Aux Cinq Caumartin, dans la grande salle

Quand ?

Jeudi soir, à 20h, avant Les acacias

Avec qui ?

Seul

Et alors ?

C’est toujours spécial de retrouver un réalisateur que l’on pensait égaré durablement (voire définitivement) dans les limbes de l’absence d’inspiration et de vitalité. Cela arrive aux plus grands (Coppola, les Coen), c’est également arrivé à Cédric Kahn qui après avoir enchaîné un bon – L’ennui – et un très bon – Roberto Succo – films au tournant des années 2000 s’est ensuite embourbé dans des récits des moins en moins inspirés et inspirants. L’enchaînement de l’essoufflé Feux rouges, de l’improbable L’avion et du médiocre Les regrets au cours de la décennie écoulée ne laissait pas franchement d’espoirs quant à ce qu’allait pouvoir donner Une vie meilleure. La surprise n’en est que plus belle, ce film renouant presque entièrement avec tout ce qui faisait la réussite secouante et asphyxiante de Roberto Succo.

Yann (Guillaume Canet, pas mal même aux yeux du non fan que je suis) et Nadia (Leïla Bekhti, très bien) se rencontrent par hasard alors que lui s’est fait rembarrer pour un boulot dans le restaurant où elle travaille. Ils se mettent ensemble, lui s’occupant volontiers de son fils à elle, Slimane, 9 ans, qu’elle élevait seule. Ils se lancent dans le projet d’acheter et retaper un restaurant, forçant le destin en constituant leur apport financier à partir de crédits revolving et en tentant de passer outre les exigences de sécurité. Ça casse au lieu de passer, et commence alors la lente noyade, aussi banale – séparation, surendettement, déclassement social – qu’inexorable puisque personne autour n’a les moyens ou bien l’envie de tendre la main pour aider. Grâce à sa justesse et sa sobriété de ton (dans une veine proche du récent Toutes nos envies), Une vie meilleure se hisse au rang de conte moral accompli sur la brutalité sourde de la société dans son état actuel, et le mirage cynique de l’argent facile, en vérité réservé à un petit nombre. Les 99% d’impuissants sont enjoints à ne pas s’extraire de la case qui leur est attribuée, et les 1% de puissants abusent (in)justement de leur petite parcelle de pouvoir. Pour avoir voulu nier cet ordre établi, au moyen de leur logique utopiste (voulant croire à une élévation et voir en chaque échec un tremplin vers un succès forcément plus éclatant), Yann et Nadia sont châtiés – jamais spectaculairement, toujours durement.

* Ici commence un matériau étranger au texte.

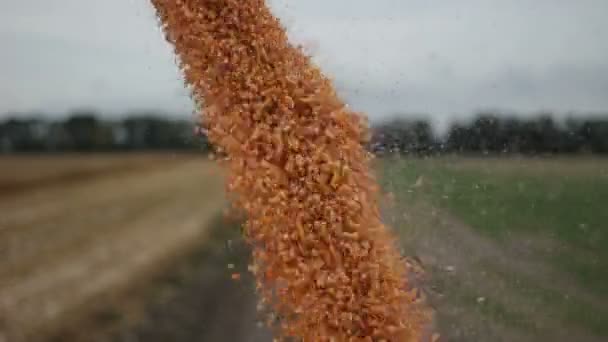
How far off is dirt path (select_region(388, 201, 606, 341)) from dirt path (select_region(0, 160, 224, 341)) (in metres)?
0.86

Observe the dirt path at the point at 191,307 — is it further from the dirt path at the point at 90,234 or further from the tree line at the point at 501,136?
the tree line at the point at 501,136

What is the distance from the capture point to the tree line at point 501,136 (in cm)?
257

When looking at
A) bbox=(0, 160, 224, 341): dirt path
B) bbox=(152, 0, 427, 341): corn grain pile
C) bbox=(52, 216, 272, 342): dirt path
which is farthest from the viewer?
bbox=(0, 160, 224, 341): dirt path

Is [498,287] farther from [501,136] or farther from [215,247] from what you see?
[215,247]

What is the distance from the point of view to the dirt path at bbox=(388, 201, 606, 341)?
2600 mm

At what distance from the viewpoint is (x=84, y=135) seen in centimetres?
335

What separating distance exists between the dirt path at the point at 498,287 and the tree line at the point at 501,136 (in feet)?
0.69

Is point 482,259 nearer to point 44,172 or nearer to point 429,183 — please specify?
point 429,183

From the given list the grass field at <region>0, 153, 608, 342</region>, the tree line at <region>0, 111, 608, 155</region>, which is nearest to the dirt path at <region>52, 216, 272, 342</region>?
the grass field at <region>0, 153, 608, 342</region>

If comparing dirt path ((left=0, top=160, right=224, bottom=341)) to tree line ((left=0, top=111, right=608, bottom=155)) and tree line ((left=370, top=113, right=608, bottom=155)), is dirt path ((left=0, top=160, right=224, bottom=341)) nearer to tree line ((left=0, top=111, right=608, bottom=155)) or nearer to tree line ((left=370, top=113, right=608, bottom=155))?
tree line ((left=0, top=111, right=608, bottom=155))

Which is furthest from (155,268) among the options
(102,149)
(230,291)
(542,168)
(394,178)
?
(542,168)

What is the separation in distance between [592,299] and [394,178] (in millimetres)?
809

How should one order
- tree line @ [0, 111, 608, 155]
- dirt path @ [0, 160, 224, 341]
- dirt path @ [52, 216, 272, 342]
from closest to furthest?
1. tree line @ [0, 111, 608, 155]
2. dirt path @ [52, 216, 272, 342]
3. dirt path @ [0, 160, 224, 341]

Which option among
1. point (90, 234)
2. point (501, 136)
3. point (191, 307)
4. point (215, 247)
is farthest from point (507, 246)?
point (90, 234)
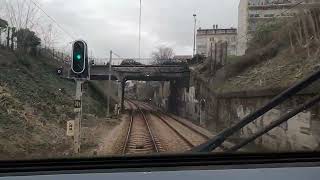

La réalité se charge de blesser les deux héros, et Kahn a l’intelligence de ne pas en rajouter. Il est à leurs côtés, non pas a posteriori et de manière retorse, en pleurant des larmes de crocodile sur leur malheur dont il tirerait son émotion facile, mais dans le moment présent, dans l’action, le mouvement. Il épouse leur vision et leur urgence, menant son film comme eux mènent leur vie. Une vie meilleure devient une fuite en avant permanente, grisante et angoissante à parts égales. Il impressionne par sa grande économie d’effets, d’écarts dans la mise en scène, autant que par la concision et le mordant de son montage, qui fait progresser le récit de sorte à ce que l’on soit toujours sur la brèche. Une vie meilleure raconte une histoire simple, de la manière la plus simple et directe possible. Le temps et l’énergie ainsi économisés (la majorité des séquences et des liaisons surprennent par leur brièveté ; les quelques autres sont celles qui fonctionnent moins) sont mis au service d’une audace permanente, qui pousse Kahn à ne jamais arrêter d’aller plus loin sur la route qu’il a commencé à tracer. L’ampleur du chemin ainsi parcouru en 1h45 par les personnages impressionne, tout comme la dernière ligne droite, aussi loin que le Canada, gonflée sur le principe[1] et désarmante à l’écran.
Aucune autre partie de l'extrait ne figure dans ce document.